For kids who love animals by a kid who loves animals
Over the past couple days, I’ve been reading a book called “Venomous” by Christie Wilcox, which, as the name suggests, is about venomous animals. Specifically, I was interested in the subcategory of venomous mammals. Mammals have always been my favorite category of species on Earth, and I thought that it was interesting that using venom, an ability that insects and reptiles usually dominate, can also be deployed by certain mammals. Before I dive into the subject, there are 14 known species of venomous mammals, according to Wilcox, including the Slow Loris, the White-Winged Vampire bat, and that one that I will feature, which you can glean from the name of this post.
First off, I’ll distinguish the difference between poison and venom, because not everyone may be aware of it. Both poisonous and venomous animals have toxins but the difference is in how they are delivered. Poisonous animals’ toxins only become harmful when consumed, while venom must be inserted into the blood stream, through something such as a fang or claw. For instance, a scorpion, which delivers toxin through a stinger on the end of its tail, would be venomous, however, a pufferfish, which can be deadly if certain parts of it aren’t removed before consumption, is poisonous. We can assume that poison is used for defense against predators, because of the circumstances it must be under to be toxic, and that venom can serve as both offense and defense.
Of the 14 known animal species that are venomous, the platypus is one that is unique because it’s the only one that inserts its venom using a spur, which only males have. I’ve always had an interest in platypuses in particular, which makes sense, because they’re definitely odd creatures among mammals. In kindergarten, I did my science fair project on them, asking the question “Why Does The Platypus Lay Eggs?”, which you can see below. Despite their funny appearance, the venom of the platypus is actually quite strong, and is known to cause immense pain in the people and animals it envenomates.

Provided records:
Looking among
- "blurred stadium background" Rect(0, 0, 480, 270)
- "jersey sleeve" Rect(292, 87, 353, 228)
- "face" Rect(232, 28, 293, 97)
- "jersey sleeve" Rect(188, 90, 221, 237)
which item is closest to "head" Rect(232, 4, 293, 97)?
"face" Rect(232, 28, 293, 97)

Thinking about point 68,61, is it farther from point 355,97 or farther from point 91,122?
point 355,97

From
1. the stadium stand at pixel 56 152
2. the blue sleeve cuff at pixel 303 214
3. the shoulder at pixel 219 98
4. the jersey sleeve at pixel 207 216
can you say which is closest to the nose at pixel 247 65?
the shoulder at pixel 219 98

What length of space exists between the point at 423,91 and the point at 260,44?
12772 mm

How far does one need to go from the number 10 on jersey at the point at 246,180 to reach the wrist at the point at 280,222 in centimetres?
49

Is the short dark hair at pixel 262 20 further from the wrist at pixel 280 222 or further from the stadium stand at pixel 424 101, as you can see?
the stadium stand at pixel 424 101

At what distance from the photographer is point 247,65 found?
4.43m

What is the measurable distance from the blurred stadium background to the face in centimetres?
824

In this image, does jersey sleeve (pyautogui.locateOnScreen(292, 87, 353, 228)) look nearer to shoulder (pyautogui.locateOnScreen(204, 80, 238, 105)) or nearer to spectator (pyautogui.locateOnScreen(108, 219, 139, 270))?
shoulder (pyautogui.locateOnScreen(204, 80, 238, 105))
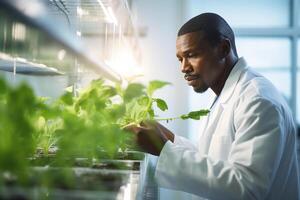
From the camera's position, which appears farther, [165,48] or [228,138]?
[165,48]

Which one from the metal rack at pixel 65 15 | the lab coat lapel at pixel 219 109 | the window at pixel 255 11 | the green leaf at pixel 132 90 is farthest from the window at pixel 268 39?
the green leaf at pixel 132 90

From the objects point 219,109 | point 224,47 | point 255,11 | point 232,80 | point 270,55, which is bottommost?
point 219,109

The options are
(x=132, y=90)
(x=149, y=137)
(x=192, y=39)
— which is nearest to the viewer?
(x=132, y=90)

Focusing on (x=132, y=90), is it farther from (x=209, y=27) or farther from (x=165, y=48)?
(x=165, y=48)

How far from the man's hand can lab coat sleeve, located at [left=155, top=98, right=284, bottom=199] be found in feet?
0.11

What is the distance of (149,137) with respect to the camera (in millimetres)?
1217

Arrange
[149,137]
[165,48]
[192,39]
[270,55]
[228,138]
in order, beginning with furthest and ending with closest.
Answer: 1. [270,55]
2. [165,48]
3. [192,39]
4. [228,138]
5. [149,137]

What needs to be done:
Reproduce the blog post about venomous mammals word for word, from its first line to its last.

Exercise answer:
For kids who love animals by a kid who loves animals
Over the past couple days, I’ve been reading a book called “Venomous” by Christie Wilcox, which, as the name suggests, is about venomous animals. Specifically, I was interested in the subcategory of venomous mammals. Mammals have always been my favorite category of species on Earth, and I thought that it was interesting that using venom, an ability that insects and reptiles usually dominate, can also be deployed by certain mammals. Before I dive into the subject, there are 14 known species of venomous mammals, according to Wilcox, including the Slow Loris, the White-Winged Vampire bat, and that one that I will feature, which you can glean from the name of this post.
First off, I’ll distinguish the difference between poison and venom, because not everyone may be aware of it. Both poisonous and venomous animals have toxins but the difference is in how they are delivered. Poisonous animals’ toxins only become harmful when consumed, while venom must be inserted into the blood stream, through something such as a fang or claw. For instance, a scorpion, which delivers toxin through a stinger on the end of its tail, would be venomous, however, a pufferfish, which can be deadly if certain parts of it aren’t removed before consumption, is poisonous. We can assume that poison is used for defense against predators, because of the circumstances it must be under to be toxic, and that venom can serve as both offense and defense.
Of the 14 known animal species that are venomous, the platypus is one that is unique because it’s the only one that inserts its venom using a spur, which only males have. I’ve always had an interest in platypuses in particular, which makes sense, because they’re definitely odd creatures among mammals. In kindergarten, I did my science fair project on them, asking the question “Why Does The Platypus Lay Eggs?”, which you can see below. Despite their funny appearance, the venom of the platypus is actually quite strong, and is known to cause immense pain in the people and animals it envenomates.